What is art? Well, once upon a time in Paris, cheap garret apartments, shabby shops, and damp passages inconveniently lined the wrong bank of the Seine. From that obscure location, art launched a grand, nonstrategic offensive against the world’s “beliefologies,” attacking the mind through the senses, convolving the emotions, and bringing everlasting confusion to investors in “art as a long term financial instrument.” (Hey, I never said these are easy nano-contemplations!)

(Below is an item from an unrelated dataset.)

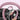 Carbella Sanrio Hello Kitty Pink Steering Wheel Cover (Fits 14.5" - 15")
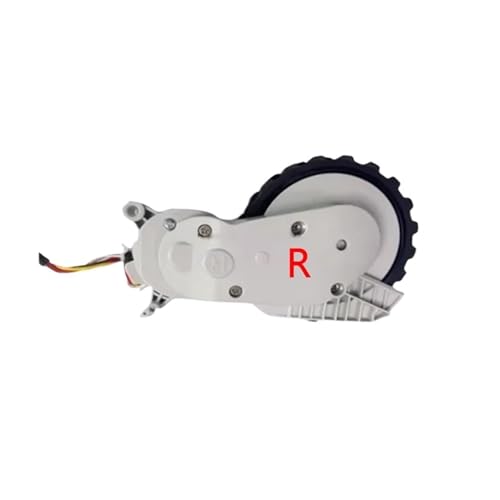 Linke Und Rechte Rollen, Kompatibel Mit Xiaomi, Kompatibel Mit Mijia, Roboter-Staubsauger 2 Pro 2 Lite Mjstl Mjst1S Kehrroboter-Laufräder, Teile(R Wheel) von QPOBTMUTB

Our presumption is that cutting-edge art, which calls itself avant-garde, uses the unstructured side of the brain to provoke well-managed cognitive dissonances, to “leap and tumble” beyond their inherent thresholds of rational control. In our current terrestrial chapter of psycho-spiritual maturation, these aesthetic command posts of art-over-mind warfare have migrated into cyberspace, leaving the so-called warrior-priests of rational consciousness barricaded behind ramparts of once-sterile, software-savvy silicon--also known as computers.

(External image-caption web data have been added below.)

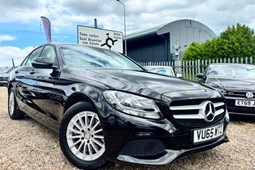 Mercedes-Benz C-Class Saloon (14-21) C220d SE 4d For Sale - Essex Car Store, Braintree
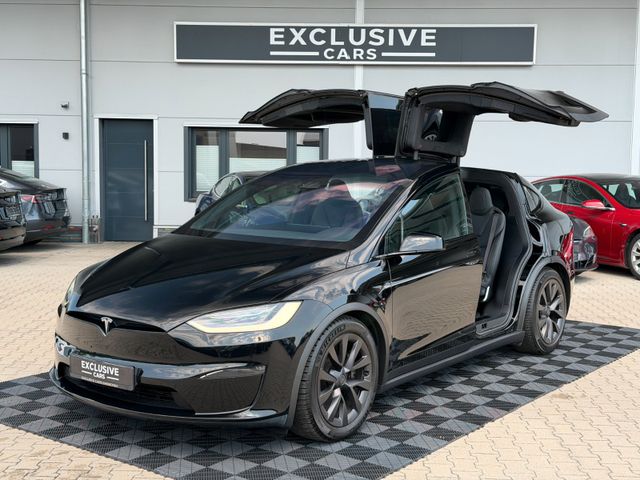 TESLA MODEL X PALLADIUM |  HARDWARE 4 | 6SEATER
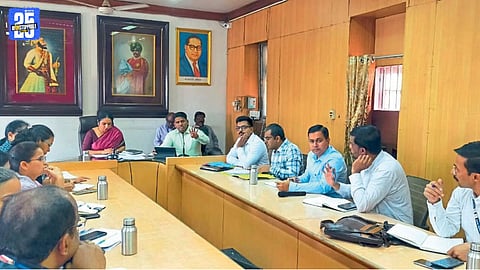 Election Strict Action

This volume is inspiring--it’s just like listening to summary notes from clandestine reporting spies that broadcast from behind the lines (of pseudocode). The 12 authors of this volume are, as biblical spies of yore, politically incorrect catalysts of ongoing artistic warfare, autonomously conspiring to bio-energize the sterile information technology (IT) habitat of heartless, malevolent machines (again, known as computers). In simple language, this is a thought-provoking anthology, full of oblique lunges and tangential cuts at the very fabric of “tekno geekdom.” It is an impromptu merger of bureaucracies, all joining on a global cultural crusade (or jihad) to preserve sanity in a saline solution of boredom. Surely, art galleries and cultural museums should follow suit. (Nevertheless, first read on; later, you can turn the world over, set it straight, fold it into multidimensional origami, and refinance it as necessary.)

For my atypical review, I’ve included a metaphor and sample quotes from the book, for the illustrious reader to endlessly contemplate.

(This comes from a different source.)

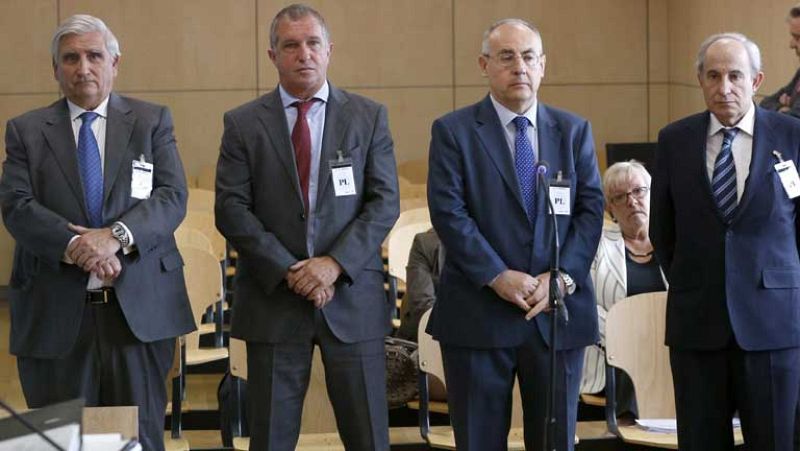 La Audiencia Nacional condena a dos años de cárcel al exdirector de Caixa Penedés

First, the metaphor: earthlings, on a family outing, find themselves lost in the postmodern cul-de-sac of sprawling globalization. Their propulsion vehicle is a jury-rigged hodgepodge of barely compatible systems. Their navigation sense is less than enlightened. Let’s listen in to their discussions as they vote to turn left or right, to walk or order a pizza, debate having a barbecue, and ponder other “learned” suggestions.

Next, creatively selected quotes serve to exemplify the book’s style: “The discipline is a new one; a medium perhaps still waiting for its time.” “A world seen through vector spectacles might prove a world seen anew.” And finally, “At the intersection between dailyness and dreaming, we will transcend.”

I’m sure the eventual third edition will exceed readers’ wildest expectations; it will, no doubt, be expanded to a coffee table over-sized format (from its current modest presentation) and include countless mind-boggling, breathtaking, jurisprudence-defying illustrations (all substantially absent from this second edition) drawn from the wellsprings of computers and art. But, alas, all these magnificent speculations are missing from this second edition, although it does include an enticing spectrum of bibliographical references.